Excursions on the Middle East, politics, the Levant, Islam in politics, civil society, and courage in the face of unbridled, otherwise unchecked power.
What next? How about a stall in the "peace"-process; from Le Monde Diplomatique:The plan was the result of the internal and external pressure on Prime Minister Ariel Sharon’s government, combined with Sharon’s own will to hold on to large parts of the West Bank (45%-55%). His adviser, Dov Weisglass, considered to be the architect of the plan, explained this clearly in his interview with Ha’aretz (1): “In the autumn of 2003 we understood that everything is stuck . . . There is international erosion [of Israel’s position], there is internal erosion, everything collapses, the economy is in a hellish state. And when the Geneva intiative appeared, it received wide support. And than came the letters of the officers, the letters of the pilots [who refused to serve in the occupied territories].”According to Weisglass, Sharon decided to give up Gaza, which he had never considered as a national interest, to save the settlements in the West Bank and, more important, to prevent any negotiated agreement with the Palestinians. “The meaning of what we did is to freeze the negotiation process. And when you freeze the negotiation process, you prevent the creation of a Palestinian state and you prevent discussion on the refugee issue . . . The disengagement offers the right amount of formalin needed so that there will not be a negotiation process with the Palestinians.”

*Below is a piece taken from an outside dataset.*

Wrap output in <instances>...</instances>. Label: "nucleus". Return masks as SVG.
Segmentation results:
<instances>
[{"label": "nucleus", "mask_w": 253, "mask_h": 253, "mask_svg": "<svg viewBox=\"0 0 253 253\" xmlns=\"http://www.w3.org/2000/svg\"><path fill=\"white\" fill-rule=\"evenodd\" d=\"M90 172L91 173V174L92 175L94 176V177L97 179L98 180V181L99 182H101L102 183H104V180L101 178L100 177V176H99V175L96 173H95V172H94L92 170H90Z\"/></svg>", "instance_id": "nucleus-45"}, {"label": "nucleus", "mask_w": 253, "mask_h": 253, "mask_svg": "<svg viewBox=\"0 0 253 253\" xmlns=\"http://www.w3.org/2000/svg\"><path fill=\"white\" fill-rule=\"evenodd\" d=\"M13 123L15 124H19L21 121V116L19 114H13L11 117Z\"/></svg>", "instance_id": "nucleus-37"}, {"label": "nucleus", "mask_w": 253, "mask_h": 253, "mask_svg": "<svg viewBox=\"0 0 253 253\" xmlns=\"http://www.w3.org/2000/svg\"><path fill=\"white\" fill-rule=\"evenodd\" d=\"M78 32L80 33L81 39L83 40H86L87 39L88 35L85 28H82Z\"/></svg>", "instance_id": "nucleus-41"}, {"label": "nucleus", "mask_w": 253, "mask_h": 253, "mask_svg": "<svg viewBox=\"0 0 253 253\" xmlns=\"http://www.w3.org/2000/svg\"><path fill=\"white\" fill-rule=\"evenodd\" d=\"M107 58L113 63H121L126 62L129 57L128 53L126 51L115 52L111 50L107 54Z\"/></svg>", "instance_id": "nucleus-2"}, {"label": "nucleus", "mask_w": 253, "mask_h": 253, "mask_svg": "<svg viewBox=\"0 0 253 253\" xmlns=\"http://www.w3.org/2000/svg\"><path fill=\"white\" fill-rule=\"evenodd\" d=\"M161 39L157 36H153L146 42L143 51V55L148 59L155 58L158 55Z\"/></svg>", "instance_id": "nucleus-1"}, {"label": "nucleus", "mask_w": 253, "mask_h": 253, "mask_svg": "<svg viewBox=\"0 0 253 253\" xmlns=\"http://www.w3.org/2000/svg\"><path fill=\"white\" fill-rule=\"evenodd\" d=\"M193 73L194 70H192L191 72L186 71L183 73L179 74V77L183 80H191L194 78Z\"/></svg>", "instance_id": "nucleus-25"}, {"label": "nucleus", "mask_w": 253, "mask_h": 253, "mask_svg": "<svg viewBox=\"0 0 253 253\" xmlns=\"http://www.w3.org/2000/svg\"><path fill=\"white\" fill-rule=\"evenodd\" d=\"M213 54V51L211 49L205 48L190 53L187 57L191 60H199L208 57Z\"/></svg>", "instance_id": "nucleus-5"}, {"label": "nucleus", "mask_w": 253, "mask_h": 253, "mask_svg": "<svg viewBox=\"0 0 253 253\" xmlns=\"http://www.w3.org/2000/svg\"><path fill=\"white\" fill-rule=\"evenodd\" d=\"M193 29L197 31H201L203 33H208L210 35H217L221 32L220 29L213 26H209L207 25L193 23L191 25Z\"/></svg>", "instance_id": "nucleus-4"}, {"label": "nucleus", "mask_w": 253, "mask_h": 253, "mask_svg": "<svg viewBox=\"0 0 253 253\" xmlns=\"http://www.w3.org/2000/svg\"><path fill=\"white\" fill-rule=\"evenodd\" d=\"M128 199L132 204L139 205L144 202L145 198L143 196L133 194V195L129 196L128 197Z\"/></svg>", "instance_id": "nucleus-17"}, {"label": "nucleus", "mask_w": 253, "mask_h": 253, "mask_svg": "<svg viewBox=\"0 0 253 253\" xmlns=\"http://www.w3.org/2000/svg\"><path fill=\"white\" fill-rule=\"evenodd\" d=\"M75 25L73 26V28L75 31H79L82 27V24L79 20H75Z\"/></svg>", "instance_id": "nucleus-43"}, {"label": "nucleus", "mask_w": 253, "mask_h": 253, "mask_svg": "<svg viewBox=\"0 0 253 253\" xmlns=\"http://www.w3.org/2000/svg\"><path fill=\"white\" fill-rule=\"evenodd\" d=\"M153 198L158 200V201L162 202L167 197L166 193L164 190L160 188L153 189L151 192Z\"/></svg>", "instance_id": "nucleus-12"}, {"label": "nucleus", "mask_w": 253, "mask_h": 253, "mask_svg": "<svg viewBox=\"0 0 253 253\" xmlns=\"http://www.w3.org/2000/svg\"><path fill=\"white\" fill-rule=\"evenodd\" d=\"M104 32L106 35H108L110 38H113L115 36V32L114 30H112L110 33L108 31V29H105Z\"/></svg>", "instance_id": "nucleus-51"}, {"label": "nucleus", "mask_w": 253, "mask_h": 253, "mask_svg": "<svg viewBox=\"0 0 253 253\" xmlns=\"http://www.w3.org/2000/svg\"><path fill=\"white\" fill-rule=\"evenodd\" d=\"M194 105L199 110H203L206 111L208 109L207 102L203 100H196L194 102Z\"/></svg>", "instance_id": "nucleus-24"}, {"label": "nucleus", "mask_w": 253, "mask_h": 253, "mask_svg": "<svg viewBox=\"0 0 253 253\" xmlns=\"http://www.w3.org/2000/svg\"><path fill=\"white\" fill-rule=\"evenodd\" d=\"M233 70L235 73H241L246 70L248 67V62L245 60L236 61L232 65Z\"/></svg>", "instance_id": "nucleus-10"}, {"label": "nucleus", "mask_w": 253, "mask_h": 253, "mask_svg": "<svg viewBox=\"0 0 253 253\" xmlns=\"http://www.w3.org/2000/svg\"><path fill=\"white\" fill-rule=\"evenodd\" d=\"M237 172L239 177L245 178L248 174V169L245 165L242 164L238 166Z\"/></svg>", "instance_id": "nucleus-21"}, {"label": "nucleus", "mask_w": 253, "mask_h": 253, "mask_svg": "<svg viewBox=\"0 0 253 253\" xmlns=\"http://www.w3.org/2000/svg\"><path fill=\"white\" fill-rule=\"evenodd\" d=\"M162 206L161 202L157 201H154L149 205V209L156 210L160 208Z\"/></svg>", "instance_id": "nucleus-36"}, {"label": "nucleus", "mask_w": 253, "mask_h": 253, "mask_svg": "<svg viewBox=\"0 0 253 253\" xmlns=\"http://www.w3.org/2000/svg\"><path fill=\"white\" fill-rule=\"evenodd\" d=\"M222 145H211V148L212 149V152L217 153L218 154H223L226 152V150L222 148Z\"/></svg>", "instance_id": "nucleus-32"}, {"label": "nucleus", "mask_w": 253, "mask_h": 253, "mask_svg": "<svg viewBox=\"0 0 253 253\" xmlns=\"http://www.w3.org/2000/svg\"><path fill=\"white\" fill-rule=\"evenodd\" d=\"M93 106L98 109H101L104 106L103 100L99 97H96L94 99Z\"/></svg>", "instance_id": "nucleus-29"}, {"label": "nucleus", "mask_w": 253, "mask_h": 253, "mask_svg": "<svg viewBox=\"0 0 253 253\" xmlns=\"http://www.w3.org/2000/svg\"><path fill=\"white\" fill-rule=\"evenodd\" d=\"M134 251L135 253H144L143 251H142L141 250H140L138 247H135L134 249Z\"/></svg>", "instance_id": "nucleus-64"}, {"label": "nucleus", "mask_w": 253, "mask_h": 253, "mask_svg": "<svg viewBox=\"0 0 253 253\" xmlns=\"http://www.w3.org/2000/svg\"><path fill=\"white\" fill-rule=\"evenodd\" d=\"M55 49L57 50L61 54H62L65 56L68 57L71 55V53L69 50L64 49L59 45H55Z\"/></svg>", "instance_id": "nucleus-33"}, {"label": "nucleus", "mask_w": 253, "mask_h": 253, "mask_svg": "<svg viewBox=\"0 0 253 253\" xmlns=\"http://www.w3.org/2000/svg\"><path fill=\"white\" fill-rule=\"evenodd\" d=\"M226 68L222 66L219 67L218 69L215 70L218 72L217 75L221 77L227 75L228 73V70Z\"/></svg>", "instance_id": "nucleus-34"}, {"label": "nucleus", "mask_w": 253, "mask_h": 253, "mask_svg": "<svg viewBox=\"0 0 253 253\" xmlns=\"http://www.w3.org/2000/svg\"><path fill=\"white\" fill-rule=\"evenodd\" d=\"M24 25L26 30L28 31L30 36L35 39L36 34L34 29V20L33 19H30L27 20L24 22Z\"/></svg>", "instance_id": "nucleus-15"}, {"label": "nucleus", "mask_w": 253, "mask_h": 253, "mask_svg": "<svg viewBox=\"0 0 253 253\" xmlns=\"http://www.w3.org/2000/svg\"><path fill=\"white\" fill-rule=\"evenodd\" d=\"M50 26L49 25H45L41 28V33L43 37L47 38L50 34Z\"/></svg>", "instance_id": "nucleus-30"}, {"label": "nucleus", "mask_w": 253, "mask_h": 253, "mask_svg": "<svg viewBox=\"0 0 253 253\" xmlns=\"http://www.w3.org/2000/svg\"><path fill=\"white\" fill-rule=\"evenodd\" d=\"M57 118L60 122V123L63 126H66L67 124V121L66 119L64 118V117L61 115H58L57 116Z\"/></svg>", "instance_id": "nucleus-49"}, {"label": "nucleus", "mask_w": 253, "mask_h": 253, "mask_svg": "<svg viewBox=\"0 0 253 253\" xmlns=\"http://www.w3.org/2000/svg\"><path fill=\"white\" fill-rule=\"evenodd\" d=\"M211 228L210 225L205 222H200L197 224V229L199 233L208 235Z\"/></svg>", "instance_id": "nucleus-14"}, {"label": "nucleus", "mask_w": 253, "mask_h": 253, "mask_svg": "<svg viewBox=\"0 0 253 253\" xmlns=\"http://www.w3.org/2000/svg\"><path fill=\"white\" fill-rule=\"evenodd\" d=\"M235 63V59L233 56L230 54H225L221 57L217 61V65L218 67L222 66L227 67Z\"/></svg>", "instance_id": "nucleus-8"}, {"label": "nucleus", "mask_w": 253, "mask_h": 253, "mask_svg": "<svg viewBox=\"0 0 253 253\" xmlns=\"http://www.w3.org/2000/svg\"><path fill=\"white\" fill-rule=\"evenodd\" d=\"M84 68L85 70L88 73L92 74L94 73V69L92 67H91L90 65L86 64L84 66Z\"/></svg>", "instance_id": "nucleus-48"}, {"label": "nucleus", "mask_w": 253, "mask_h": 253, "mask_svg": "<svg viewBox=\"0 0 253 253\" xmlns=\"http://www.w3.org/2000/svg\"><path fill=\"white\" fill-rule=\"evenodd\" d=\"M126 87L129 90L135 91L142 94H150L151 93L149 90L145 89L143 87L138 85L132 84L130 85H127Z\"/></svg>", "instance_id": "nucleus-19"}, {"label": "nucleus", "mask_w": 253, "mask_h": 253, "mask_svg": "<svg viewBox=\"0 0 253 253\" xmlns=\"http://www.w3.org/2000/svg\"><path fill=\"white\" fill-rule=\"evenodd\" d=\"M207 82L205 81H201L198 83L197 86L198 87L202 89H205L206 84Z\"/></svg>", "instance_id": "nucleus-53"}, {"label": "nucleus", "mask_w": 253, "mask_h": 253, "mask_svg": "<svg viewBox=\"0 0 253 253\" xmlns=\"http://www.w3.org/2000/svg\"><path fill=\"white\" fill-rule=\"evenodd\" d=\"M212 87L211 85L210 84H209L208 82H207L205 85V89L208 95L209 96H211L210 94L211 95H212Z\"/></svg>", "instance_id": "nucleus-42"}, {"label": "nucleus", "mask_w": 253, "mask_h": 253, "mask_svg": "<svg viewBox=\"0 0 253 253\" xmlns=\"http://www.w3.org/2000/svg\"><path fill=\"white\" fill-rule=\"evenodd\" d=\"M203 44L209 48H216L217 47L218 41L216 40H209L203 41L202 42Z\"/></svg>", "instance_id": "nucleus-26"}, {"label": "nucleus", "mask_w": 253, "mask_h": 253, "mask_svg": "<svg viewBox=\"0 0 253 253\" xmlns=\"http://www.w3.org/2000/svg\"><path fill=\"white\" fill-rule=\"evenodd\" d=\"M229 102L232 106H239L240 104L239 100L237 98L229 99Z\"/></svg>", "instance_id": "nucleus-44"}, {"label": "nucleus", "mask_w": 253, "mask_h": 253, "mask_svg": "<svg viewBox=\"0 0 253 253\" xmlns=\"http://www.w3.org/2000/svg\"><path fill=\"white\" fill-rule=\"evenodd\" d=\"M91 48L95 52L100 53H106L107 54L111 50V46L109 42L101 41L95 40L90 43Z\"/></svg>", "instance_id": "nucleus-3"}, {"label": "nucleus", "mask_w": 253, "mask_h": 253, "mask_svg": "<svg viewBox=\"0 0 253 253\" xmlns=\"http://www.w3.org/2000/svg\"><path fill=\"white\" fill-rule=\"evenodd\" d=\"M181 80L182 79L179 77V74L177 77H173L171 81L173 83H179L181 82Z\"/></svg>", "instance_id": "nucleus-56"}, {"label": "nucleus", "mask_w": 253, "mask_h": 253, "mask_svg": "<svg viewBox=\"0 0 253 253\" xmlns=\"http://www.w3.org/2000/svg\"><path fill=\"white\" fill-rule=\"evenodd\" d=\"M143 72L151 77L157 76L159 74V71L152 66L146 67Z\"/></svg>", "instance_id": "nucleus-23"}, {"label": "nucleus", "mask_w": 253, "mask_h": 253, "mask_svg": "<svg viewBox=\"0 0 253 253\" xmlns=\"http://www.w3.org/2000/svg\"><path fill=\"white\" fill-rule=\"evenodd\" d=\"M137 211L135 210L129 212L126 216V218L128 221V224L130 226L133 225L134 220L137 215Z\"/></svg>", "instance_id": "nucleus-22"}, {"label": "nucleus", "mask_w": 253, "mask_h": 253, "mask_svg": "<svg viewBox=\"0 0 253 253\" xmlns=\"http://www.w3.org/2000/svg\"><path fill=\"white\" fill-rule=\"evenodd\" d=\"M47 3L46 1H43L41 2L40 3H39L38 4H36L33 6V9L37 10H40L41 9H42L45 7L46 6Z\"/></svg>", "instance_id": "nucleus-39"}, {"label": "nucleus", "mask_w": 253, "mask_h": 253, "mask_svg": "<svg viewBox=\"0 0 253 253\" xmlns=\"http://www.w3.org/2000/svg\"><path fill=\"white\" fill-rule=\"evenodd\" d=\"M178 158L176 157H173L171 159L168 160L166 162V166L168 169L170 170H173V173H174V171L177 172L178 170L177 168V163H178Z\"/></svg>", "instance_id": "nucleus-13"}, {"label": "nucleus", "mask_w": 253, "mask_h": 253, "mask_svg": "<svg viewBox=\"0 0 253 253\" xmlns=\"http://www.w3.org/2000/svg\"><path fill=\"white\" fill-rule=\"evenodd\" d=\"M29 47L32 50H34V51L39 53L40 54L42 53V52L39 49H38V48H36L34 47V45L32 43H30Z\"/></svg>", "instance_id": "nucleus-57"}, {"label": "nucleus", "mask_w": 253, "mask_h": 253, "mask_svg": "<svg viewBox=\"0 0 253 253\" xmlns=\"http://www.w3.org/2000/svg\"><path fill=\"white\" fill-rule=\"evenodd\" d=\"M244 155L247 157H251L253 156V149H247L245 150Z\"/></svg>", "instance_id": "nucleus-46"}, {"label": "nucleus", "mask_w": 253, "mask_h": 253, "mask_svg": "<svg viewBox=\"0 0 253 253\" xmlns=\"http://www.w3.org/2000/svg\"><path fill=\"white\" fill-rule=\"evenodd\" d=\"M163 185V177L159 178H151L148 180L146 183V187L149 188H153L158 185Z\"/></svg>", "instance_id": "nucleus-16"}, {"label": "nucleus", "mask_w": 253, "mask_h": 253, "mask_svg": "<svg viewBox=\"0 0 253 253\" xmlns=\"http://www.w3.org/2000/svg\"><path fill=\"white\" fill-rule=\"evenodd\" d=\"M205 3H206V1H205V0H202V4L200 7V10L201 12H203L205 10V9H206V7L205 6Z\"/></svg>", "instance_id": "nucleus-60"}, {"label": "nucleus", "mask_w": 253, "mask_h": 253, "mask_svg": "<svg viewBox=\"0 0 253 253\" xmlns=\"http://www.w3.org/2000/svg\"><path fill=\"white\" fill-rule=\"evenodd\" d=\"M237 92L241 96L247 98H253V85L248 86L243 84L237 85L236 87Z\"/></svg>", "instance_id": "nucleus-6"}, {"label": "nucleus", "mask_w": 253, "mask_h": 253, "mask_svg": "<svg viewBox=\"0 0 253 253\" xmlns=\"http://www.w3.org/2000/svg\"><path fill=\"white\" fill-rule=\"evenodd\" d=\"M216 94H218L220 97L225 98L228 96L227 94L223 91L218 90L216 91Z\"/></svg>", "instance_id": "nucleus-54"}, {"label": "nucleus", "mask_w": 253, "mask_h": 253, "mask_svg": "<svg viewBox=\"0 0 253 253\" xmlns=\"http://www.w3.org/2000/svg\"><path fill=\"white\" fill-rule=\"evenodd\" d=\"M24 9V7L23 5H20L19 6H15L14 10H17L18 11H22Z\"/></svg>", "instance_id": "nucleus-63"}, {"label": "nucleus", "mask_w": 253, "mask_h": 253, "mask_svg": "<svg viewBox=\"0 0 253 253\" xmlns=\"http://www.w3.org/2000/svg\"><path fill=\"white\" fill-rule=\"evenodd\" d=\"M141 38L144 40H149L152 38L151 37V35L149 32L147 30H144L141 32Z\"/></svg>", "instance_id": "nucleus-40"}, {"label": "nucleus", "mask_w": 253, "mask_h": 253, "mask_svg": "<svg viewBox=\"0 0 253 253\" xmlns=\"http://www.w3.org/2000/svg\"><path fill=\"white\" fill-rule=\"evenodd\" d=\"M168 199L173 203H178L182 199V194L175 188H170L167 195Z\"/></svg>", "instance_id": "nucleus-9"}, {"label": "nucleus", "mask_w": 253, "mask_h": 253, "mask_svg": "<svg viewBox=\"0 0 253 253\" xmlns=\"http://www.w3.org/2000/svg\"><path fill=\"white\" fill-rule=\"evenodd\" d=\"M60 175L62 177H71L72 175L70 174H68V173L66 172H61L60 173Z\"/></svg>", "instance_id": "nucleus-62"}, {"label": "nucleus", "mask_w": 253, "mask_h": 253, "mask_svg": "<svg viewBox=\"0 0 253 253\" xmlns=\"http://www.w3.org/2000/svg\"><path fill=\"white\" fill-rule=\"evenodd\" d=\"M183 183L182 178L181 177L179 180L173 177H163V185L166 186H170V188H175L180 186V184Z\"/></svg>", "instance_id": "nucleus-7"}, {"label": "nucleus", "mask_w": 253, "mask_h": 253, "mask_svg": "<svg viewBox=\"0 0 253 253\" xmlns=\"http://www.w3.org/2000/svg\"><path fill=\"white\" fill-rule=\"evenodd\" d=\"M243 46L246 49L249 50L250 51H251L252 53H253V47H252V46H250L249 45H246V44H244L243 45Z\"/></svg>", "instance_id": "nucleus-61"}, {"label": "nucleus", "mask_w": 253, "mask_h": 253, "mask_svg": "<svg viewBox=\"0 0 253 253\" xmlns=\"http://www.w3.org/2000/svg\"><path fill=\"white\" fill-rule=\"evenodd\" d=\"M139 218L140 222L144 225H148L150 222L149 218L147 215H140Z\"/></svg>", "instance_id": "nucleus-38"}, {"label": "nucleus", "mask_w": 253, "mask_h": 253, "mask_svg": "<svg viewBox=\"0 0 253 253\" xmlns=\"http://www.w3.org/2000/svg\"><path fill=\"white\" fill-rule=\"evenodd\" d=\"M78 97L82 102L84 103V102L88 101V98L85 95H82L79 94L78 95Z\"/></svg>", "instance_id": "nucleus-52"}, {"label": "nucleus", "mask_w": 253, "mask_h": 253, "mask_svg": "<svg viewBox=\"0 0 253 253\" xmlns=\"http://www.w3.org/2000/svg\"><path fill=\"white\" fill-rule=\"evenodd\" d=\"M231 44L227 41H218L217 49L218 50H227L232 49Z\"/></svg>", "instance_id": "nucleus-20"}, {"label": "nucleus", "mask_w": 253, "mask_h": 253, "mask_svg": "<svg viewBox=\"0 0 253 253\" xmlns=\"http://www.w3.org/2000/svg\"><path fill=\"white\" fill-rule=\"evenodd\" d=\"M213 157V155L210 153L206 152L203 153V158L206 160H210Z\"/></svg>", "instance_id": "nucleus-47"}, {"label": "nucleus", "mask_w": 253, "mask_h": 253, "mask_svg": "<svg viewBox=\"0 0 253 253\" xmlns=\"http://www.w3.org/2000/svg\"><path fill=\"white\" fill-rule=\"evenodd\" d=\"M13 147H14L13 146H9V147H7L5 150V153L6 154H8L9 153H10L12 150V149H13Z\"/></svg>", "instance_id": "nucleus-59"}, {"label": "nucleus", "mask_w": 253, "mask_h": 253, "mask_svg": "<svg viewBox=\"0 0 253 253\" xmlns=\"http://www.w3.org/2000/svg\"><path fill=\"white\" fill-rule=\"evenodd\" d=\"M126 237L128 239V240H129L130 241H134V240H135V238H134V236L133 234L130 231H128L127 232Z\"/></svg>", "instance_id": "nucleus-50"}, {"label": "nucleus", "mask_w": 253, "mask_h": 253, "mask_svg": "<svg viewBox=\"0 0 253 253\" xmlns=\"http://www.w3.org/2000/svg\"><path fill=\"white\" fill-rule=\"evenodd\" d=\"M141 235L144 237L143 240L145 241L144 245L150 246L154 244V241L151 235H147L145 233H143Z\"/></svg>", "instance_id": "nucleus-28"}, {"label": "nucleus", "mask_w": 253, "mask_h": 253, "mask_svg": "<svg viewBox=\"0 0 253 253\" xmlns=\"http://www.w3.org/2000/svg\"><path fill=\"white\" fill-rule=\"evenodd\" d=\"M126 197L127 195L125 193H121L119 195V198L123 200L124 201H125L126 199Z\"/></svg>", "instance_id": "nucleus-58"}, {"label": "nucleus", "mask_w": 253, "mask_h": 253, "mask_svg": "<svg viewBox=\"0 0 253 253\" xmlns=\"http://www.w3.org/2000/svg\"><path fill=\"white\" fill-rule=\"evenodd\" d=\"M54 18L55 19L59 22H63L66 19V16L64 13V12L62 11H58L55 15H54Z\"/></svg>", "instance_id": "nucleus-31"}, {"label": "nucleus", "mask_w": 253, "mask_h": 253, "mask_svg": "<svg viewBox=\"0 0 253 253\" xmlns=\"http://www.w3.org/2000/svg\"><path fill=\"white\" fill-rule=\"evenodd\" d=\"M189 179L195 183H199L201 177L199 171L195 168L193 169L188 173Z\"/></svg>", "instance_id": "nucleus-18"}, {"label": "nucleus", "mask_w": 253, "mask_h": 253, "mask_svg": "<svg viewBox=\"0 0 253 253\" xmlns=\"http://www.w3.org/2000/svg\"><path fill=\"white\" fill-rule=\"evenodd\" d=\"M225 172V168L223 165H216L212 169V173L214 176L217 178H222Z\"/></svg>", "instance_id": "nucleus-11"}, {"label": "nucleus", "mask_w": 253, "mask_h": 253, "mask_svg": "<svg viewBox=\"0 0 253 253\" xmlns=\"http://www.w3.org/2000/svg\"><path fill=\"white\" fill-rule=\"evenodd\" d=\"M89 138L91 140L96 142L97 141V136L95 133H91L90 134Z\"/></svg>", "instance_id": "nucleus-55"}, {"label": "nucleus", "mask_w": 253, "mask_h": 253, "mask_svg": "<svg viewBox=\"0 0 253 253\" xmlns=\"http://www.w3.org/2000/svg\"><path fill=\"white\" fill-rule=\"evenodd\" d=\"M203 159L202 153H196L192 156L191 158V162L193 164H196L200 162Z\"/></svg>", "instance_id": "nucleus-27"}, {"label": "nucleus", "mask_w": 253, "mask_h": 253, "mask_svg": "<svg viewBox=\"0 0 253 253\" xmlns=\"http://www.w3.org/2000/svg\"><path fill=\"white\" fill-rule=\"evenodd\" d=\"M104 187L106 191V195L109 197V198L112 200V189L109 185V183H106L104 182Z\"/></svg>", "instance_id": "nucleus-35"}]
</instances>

I want to thank Oscar for adding this documentation. As the remarks of Weisglass indicate, giving up Gaza is all about keeping the West Bank.Condie Rice's comment last week to the effect that the withdrawal cannot stop with Gaza is a welcome U.S. statement. But, we have heard tough statements before, as when Bush insisted that withdraw its forces from the West Bank. Sharon stiff-armed Bush and that is that. Let's see how stubborn Bush really is, and how politically courageous.